Reperfusion hemorrhage following PCI – quantification with T2* imaging and impact on area at risk assessment
Journal of Cardiovascular Magnetic Resonancevolume 11, Article number: O32 (2009)
Occlusion of a coronary artery leads to myocardial tissue edema in the vascular bed downstream of the vessel. The extent of hyperintense edema on T2-weighted images allows the area at risk (AAR) from ischemic injury to be retrospectively determined. However, reperfusion of severely ischemic myocardium also leads to interstitial hemorrhage and this may be an important marker for irreversible microvascular damage.
We assessed the feasibility of using T2* mapping to quantify regions of myocardial hemorrhage following percutaneous primary coronary intervention (PPCI) for acute myocardial infarction. We also hypothesized that myocardial hemorrhage would lead to an underestimate of the AAR on T2-weighted imaging using conventional signal threshold criteria.
Fifteen patients who had recently undergone PPCI within the previous 7 days were imaged. Left ventricular function was assessed with conventional cine sequences. Myocardial edema was imaged with a T2-weighted STIR sequence. Myocardial haemorrhage was imaged with a black-blood multiecho T2* sequence using navigator respiratory-gating. Microvascular obstruction (MVO) and late enhancement were imaged at 1 minute and 15 minute delays respectively using a 3 dimensional inversion-recovery sequence.
The area of myocardial edema on the T2 STIR images was measured with a boundary detection tool. This was compared to a conventional signal intensity threshold method using 2, 3 and 5 standard deviations (sd) above the mean of remote normal myocardium. A salvage index was calculated as the proportion of the AAR that did not show late enhancement. T2*-mapping of the left ventricle was performed using a threshold of 20 ms to define the presence of hemorrhage.

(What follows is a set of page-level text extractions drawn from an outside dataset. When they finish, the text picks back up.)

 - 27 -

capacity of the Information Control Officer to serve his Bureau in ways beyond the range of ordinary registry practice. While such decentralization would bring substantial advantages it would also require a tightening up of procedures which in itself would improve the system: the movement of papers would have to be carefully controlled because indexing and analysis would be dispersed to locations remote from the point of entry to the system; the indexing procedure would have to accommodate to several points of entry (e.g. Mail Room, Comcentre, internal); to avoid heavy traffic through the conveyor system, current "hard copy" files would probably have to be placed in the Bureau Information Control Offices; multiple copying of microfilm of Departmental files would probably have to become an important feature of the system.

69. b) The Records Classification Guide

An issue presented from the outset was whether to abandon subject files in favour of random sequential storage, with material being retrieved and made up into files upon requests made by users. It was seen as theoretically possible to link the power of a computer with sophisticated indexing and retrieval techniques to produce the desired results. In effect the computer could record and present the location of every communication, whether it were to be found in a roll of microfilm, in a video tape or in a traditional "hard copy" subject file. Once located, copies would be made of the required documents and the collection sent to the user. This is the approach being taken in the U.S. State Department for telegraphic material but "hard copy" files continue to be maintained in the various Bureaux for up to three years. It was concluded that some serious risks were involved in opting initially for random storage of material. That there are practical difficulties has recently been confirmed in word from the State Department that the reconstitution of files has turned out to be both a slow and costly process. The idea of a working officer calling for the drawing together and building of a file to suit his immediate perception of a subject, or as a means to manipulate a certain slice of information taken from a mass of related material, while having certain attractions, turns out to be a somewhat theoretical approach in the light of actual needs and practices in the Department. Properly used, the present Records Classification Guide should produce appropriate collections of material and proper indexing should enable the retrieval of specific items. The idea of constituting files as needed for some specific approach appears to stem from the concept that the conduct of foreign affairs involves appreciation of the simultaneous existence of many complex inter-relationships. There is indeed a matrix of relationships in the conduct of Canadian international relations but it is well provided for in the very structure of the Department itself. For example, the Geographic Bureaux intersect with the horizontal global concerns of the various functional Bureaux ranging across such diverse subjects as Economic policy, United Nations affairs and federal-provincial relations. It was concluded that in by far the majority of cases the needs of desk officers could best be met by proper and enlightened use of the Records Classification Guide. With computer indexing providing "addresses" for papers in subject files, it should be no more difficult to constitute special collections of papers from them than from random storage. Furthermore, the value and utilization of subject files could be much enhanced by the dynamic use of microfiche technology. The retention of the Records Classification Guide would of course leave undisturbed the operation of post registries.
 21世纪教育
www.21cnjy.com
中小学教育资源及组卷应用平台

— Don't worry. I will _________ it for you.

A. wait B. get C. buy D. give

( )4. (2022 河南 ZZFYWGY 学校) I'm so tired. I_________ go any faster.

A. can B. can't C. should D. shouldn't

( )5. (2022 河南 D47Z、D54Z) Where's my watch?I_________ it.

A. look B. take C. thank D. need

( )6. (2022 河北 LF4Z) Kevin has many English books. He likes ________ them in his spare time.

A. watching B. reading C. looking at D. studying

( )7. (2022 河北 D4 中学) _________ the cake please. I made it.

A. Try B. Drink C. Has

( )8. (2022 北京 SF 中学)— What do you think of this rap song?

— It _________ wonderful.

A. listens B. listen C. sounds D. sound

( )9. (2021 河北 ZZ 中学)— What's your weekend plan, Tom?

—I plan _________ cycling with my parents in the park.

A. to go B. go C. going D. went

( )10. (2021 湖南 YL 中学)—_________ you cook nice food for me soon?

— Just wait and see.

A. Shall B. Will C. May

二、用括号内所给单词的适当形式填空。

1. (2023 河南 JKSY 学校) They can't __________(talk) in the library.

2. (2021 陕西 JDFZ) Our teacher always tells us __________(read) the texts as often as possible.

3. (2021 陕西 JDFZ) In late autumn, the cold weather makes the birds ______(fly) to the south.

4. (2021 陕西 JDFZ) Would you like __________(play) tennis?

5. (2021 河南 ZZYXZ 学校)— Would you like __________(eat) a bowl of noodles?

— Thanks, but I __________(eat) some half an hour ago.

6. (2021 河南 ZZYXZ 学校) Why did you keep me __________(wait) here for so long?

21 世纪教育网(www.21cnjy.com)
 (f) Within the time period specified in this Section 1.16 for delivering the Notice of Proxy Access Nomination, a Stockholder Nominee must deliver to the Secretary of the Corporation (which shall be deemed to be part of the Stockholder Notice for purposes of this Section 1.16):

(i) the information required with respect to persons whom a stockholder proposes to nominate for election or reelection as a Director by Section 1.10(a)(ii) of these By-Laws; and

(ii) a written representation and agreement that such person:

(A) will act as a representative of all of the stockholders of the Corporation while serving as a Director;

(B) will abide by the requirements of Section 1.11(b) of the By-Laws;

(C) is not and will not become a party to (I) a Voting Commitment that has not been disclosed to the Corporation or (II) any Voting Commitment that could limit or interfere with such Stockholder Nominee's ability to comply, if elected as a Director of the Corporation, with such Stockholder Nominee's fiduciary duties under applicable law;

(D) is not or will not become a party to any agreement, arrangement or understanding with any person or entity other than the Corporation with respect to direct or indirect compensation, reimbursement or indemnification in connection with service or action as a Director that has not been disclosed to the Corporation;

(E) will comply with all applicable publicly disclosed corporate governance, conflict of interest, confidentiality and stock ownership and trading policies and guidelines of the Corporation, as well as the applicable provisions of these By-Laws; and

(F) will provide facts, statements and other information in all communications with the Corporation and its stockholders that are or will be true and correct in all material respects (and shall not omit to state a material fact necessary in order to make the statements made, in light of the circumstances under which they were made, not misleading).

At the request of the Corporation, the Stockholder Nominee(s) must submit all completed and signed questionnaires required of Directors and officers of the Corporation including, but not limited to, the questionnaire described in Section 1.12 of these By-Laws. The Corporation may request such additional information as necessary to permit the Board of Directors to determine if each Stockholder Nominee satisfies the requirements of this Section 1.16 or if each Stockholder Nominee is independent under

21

The mean area of hemorrhage was 5.0% at the level of the infarct. There was a close correlation between hemorrhage and the MVO (r2 = 0.75, p < 0.01) and infarct volumes (r2 = 0.76, p < 0.01) (Figure 1). When ≥ 5% hemorrhage is present the AAR was underestimated by 50% at a 5 standard deviation threshold compared to a boundary detection tool (21.8% vs 44.0%, p < 0.05) (Figure 2). Estimation of myocardial salvage at 3 sd and 5 sd signal thresholds becomes unreliable in hemorrhagic infarcts as the apparent AAR becomes smaller than the actual infarct size.
Our findings demonstrate the feasibility of using T2* mapping to quantify myocardial hemorrhage following infarct reperfusion. Hemorrhage is frequently observed and is associated with large infarcts where MVO is present and is an indicator of poor myocardial salvage. Hemorrhage in the core of the infarct causes signal loss on T2-weighted imaging and boundary-detection is required to reliably assess the AAR.
Studies using CMR to determine the AAR and myocardial salvage should use boundary detection methods for quantification as arbitrary signal thresholds are unreliable when hemorrhage is present. Post-reperfusion hemorrhage can be assessed with T2*-mapping and may provide an imaging marker of poor myocardial salvage.